Jadis, les Takerboustois habitaient Takerboust Ufella avant leur décampement vers Tizi n Lekhmis, sous la protection d’un marabout au nom de Sidi Youcef à qui on a érigé par la suite, un mausolée. D’après le récit des vieux que nous avions rencontrés à la place du village (tajmaât), le déplacement des anciens habitants de Takerboust Ufella vers le lieu actuel, est lié à plusieurs facteurs : la rudesse de l’hiver, l’austérité de l’environnement et les agressions répétitives et les rivalités des autres âarchs, entres autres les Ath Melikech. ‘’Ils sont souvent en conflit par rapport aux terrains d’en bas. Alors, un jour, le saint Sidi Youcef décida de mettre fin aux querelles de ces frères ennemis. Sur le dos de sa jument, il descendit en contre-bas de la colline. Et quand sa jument s’arrêta, il s’installa dans ce lieu en le désignant comme étant la limite Est du territoire des Takerboustois. Et depuis, ils descendirent et s’installèrent sous sa protection’’, nous dira un vieux. En plus de ces ‘’guerres’’ fratricides, le village connaîtra plusieurs épidémies : la lèpre, le typhus, etc. Des familles entières disparaitront par la suite.

La légende d’Adidi Oulefsih

Depuis le début des austérités entres confédérations, Ath Melikech était l’ennemi juré des Ath Tqerboust, au point où même des légendes et des mythes les plus imaginaires possibles ont été racontés au sujet de leur confrontation. Parmi ces légendes, figurait celle qui a trait à la poétesse Adidi Oulefsih. En plus d’être une poétesse engagée, Adidi Oulefsih était d’un courage exceptionnel et exemplaire. Elle accompagnait les guerriers en les encourageant et en les stimulant avec ses poèmes qu’elle déclama au début de chaque bataille. On disait que juste avant la confrontation physique des guerriers d’Ath Melikech et ceux de Takerboust, au 19ème siècle, on précédait, d’abord, à une confrontation poétique entre Adidi Oulefsih et le poète Mohand Said Amlikech, représentant des Ath Melikech, où chaque partie fait les louanges des siens et dénigre la partie adverse. Et pour dissuader les indécis et les moins audacieux, Adidi Oulefsih les marquait par derrière à leur insu avec de la chaux (Tumlilt), tout en leur lançant ce sobriquet ‘’Lexlas ar Tmeqbust’’ (le châtiment s’en suivra à Tmekboust).

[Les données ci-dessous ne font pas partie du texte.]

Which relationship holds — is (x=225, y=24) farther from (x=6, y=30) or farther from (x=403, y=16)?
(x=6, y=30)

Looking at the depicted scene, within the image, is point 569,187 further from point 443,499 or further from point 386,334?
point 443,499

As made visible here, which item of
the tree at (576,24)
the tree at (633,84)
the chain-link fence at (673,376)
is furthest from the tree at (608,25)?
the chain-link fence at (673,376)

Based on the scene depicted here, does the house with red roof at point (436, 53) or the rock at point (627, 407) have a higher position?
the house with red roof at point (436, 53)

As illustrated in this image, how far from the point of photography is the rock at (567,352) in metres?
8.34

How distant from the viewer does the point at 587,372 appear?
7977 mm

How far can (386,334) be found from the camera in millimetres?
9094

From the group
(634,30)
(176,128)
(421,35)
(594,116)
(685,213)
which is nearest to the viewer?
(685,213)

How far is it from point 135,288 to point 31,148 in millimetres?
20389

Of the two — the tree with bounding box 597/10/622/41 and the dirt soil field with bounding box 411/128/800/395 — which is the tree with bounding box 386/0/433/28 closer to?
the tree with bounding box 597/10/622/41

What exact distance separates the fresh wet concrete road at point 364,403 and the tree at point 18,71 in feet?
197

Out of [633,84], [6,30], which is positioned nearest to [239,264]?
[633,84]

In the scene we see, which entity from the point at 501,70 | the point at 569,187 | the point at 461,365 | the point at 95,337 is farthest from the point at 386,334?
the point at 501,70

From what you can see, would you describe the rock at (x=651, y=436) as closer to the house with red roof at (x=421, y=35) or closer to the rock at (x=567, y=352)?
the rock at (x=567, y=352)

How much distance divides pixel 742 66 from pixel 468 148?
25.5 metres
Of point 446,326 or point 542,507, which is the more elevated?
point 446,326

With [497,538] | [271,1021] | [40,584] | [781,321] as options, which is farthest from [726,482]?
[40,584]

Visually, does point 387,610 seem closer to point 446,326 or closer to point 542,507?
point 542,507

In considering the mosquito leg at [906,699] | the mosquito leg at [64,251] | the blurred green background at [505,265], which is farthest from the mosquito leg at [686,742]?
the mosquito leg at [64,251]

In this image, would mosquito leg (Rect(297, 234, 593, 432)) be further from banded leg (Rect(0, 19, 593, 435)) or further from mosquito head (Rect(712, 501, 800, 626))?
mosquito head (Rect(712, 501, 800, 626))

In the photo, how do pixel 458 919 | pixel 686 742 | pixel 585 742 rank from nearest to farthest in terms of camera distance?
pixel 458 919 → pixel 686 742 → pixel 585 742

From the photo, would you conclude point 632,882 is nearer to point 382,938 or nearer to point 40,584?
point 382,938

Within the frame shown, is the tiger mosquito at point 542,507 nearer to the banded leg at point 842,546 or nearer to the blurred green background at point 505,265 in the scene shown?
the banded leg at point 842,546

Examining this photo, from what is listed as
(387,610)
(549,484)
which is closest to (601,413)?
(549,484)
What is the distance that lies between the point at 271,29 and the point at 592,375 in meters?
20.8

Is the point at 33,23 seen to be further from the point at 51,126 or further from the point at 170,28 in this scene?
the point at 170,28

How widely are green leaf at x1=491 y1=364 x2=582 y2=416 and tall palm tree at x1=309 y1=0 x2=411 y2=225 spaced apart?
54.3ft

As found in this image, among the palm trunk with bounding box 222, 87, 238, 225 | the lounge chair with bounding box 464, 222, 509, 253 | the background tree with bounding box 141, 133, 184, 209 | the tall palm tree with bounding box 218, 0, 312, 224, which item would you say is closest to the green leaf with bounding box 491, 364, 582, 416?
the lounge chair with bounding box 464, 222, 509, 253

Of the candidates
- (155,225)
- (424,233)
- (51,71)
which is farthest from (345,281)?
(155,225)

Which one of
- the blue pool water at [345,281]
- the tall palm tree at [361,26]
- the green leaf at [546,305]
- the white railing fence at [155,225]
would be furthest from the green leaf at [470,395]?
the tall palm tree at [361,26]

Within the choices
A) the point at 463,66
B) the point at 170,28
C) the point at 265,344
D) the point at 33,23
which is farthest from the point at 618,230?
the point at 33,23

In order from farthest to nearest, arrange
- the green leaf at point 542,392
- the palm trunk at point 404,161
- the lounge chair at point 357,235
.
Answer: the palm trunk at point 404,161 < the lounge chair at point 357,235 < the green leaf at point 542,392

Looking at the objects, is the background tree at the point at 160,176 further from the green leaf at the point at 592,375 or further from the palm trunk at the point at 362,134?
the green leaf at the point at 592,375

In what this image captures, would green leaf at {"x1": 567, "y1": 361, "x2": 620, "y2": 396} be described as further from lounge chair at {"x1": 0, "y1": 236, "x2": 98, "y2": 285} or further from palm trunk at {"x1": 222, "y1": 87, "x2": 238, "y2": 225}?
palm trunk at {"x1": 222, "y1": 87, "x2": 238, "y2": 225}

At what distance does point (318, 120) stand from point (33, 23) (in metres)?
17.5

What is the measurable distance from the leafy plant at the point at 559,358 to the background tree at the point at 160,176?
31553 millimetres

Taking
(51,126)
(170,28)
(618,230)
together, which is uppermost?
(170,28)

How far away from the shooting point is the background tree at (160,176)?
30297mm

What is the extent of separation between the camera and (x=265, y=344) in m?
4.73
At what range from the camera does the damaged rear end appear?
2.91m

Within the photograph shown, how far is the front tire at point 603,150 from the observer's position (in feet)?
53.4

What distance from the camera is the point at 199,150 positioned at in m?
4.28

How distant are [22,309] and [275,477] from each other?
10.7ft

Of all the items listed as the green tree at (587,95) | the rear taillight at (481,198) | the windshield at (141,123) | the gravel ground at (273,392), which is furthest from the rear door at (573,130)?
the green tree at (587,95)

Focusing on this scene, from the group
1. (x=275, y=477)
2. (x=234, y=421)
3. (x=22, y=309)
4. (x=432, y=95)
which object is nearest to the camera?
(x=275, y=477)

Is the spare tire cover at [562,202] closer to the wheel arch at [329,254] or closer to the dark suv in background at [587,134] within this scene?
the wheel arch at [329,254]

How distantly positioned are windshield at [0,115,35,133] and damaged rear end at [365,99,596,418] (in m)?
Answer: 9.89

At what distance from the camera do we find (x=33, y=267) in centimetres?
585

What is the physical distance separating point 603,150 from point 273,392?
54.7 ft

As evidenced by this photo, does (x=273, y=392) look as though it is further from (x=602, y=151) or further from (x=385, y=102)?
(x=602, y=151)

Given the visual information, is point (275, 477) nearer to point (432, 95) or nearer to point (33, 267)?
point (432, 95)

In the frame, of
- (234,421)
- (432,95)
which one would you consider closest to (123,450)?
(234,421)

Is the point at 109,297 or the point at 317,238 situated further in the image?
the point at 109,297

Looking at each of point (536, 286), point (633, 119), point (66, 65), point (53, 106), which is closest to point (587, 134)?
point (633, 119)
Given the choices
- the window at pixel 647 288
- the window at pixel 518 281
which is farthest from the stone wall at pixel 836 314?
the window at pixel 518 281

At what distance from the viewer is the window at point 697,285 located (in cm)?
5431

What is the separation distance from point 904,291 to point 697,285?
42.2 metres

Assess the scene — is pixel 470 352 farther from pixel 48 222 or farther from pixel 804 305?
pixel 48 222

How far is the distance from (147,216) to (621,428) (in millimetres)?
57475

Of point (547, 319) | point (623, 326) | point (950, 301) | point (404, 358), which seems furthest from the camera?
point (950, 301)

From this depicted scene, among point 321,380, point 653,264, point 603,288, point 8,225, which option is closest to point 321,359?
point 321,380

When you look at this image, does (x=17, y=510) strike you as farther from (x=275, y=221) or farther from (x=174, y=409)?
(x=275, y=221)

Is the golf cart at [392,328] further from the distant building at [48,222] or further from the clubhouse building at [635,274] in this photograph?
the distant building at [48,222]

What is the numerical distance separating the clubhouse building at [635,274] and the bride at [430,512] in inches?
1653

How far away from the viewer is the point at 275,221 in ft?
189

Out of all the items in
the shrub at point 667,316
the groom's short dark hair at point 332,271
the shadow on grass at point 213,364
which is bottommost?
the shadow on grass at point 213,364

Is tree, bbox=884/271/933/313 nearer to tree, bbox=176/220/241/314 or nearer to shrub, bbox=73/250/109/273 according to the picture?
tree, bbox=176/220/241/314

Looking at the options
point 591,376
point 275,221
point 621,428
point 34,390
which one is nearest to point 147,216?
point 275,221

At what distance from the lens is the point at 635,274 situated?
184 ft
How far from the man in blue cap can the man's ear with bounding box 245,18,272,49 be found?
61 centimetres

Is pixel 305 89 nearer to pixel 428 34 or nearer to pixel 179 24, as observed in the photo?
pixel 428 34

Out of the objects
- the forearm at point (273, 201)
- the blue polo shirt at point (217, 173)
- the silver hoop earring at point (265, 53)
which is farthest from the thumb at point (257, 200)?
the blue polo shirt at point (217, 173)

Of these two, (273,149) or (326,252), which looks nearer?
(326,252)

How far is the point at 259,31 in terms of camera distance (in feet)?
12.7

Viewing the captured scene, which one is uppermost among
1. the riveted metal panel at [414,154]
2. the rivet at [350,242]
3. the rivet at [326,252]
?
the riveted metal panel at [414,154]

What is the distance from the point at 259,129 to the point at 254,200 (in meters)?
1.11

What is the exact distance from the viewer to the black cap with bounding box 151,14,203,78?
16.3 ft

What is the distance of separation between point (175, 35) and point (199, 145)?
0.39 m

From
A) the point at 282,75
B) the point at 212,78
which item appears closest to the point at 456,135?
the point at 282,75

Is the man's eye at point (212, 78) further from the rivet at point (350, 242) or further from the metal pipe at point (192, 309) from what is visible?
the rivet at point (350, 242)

Un village aux 132 martyrs

En une seule journée, l’armée française tua 54 personnes en 1958, et ce, en représailles à une désobéissance civile. En effet, les villageois et comme un seul homme, opposèrent une fin de non-recevoir au vote proposé par De Gaulle en 1958. Des militaires français entrèrent au village pour l’imposer, mais ils essuyèrent des foudres des maquisards. La vengeance de l’armée française ne s’est d’ailleurs pas fait attendre. Et c’est comme cela que le village paiera un lourd tribut (132 martyrs) durant toute la durée de la guerre de libération.

Le geste de Zidane

En décembre dernier, la fondation Zinedine Zidane a offert une ambulance médicalisée à l’association des handicapés de la commune d’Aghbalou, à l’occasion de la célébration de la journée mondiale des handicapés. ‘’Ce n’est pas le premier don de Zidane, il nous a déjà envoyé des chaises roulantes et des fauteuils pour handicapés’’, nous dira Bouâraba Tarik, président de ladite association.

Quelques personnalités de la région.

Slimane Amirat : ancien moudjahid, président du parti MDRA. Terrassé par une crise cardiaque juste au moment de recueillement sur la dépouille du président Boudiaf.

Zerrouk : ancien compagnon de Slimane Amirat. Il a tiré sur le président Boumediene en 1967.

Afḍis : ancien bras droit du colonel Amirouche.

Cheikh Lhocine et Ihaddaden Mourad : deux chanteurs très connus dans la région.